As a pianist, I always make sure to acknowledge this process - that what I am listening to is not the fascinating Gaspard de la nuit as played by Michelangeli, but rather Michelangeli's fascinating personal interpretation of the fascinating work that is Gaspard de la nuit by the fascinating composer Ravel, all of which my ears transform into a fascinating experience for my senses and soul, which just feel uber-special to be the ones at the receiving end of this wonderful process.

So in short - yes, I do pay attention.


----------



## Sid James

It's also about areas of specialty. Some musicians are "better" or more focussed on certain genres than other. Eg. some violinists or pianists like chamber or solo, other orchestral. Others both, everything. Some have wider range than others, so on. Sometimes they go out on a limb and do some amazing things, attesting to their overall skills, expertise. Musicians don't have to be put in a box or area of specialty. They can branch out. & they can have "comebacks" like say Vladimir Horowitz did at the end of his life. You never know what to expect from these guys, they're amazing people...


----------



## Taneyev

There are some music fans that take to extremes the comparative interpretations by different solists. A friend of mine, fanatic of violin pieces, have dozens and even hundred of versions of the most famous works. I believe that he has a hundred of LvB v.c.
We differ on that. I look for works and composers, and with 2 or 3 recordings of any work I love, it's enough for me. But on certain players, I'm very much like him. Have nearly a hundred Oistrakhs, more that 70 Heifetzs....


----------



## dengxiuwu

Well,sometimes I'll come to see who they are.


----------



## Moira

I'm another that doesn't much care whether a piece of music is played by x or y. However, sometimes an excellent performance does change the perception of the work.


----------



## tgtr0660

I might accept a lesser or unknown name for a work I really want to hear as a addition to my collection by a composer I just want to get to know a little bit to see if later I will dig deeper into his catalogue. But for the all the composers I really know and like (and even for composers of whom I like only one or two works) I will pay special attention to the perfomer/Orchestra and conductor. And many times I will find not one but several great version by different musicians that differ in many aspects but can equally be called excellent renditions of the works. 

A music composition is sort of like a theater play. Yes, the big idea, the characters, the drama, the rhythm and depth of the play are in the text, but when you see them performed in the stage, it makes a big difference whether they are played by horrible actors or by fantastic thespians.. 

Even my approach mentioned above might sometimes work against me. If I just want to listen to one unknown work by one unknown composer and I choose a minor version, the version might be so mediocre that I might want to stop digging deeper into that work and composer, whereas if I had chosen as my entry point a much better regarded recording, I could've decided the composer deserved much more attention. Performances can kill works, no matter how good the works are (example: if my introduction to Mozart and his requiem -let's call it entirely his for this point's sake, and let's pretend that was my introductory work for that composer- would have been the horrendous Harnoncourt version, I would probably had a tougher time trying to study his work and this composition in particular any deeper; imagine that happening to one of those "one work" composers...). 

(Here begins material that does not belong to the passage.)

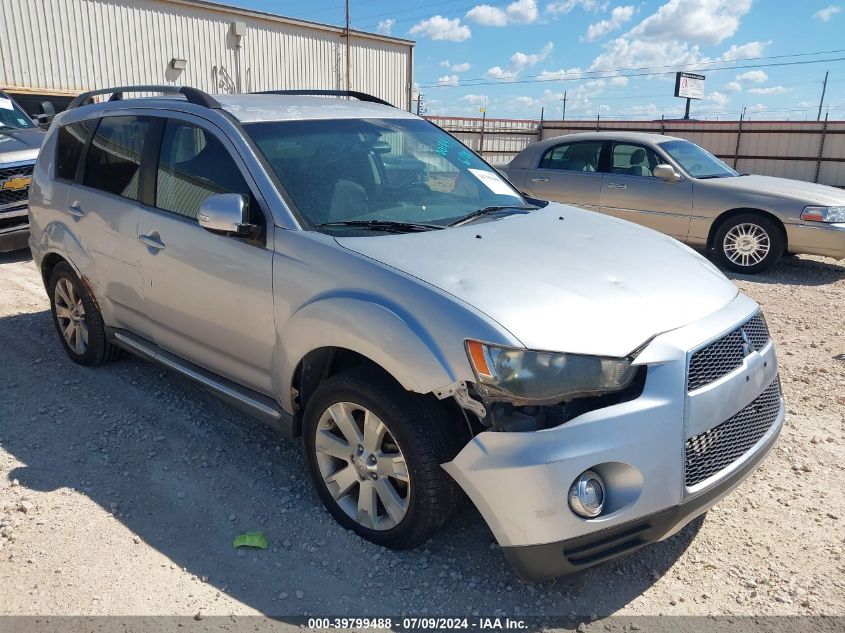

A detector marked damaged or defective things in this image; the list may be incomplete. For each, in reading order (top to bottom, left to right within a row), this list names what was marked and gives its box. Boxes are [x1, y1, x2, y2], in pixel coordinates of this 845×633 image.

damaged front bumper [442, 292, 784, 576]
cracked front bumper [446, 292, 780, 576]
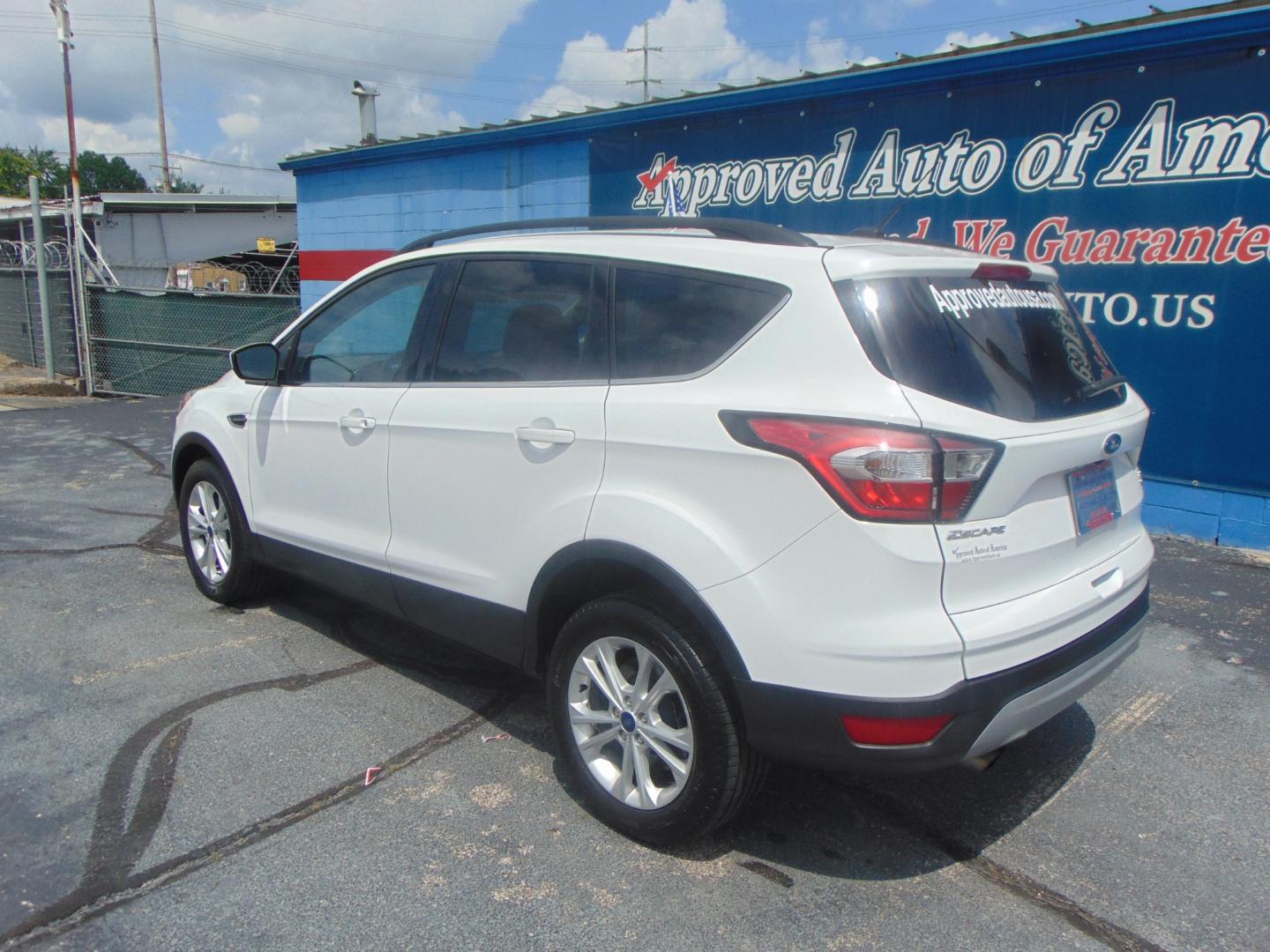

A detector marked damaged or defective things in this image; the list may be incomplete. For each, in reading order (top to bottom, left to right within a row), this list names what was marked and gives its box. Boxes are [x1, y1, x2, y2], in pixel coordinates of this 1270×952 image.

In the end, I realize I rarely buy music on the blind. Even when I buy Naxos or some other label with relatively unknown performers, I check several reviews and comments to see if at least a few people liked it, then I know there is a decent chance I will like it too. Performers are extremely important. 

Also, we might as well remember that even fantastic performers have bad days so not even a famous name guarantees success. Just do some research please. The music deserves it.


----------



## Operadowney

With singers, yes.
With conductors no. I see no point.


----------



## superhorn

I'm interested in both the music and the performer ; you can't really seaparate the two. Both are important. 
But I am curious to hear musicians, whether conductors or instrumentalists, not to mention singers , I haven't heard before and are not too well known or just starting to become known , so I can get some idea of how they do the music .


----------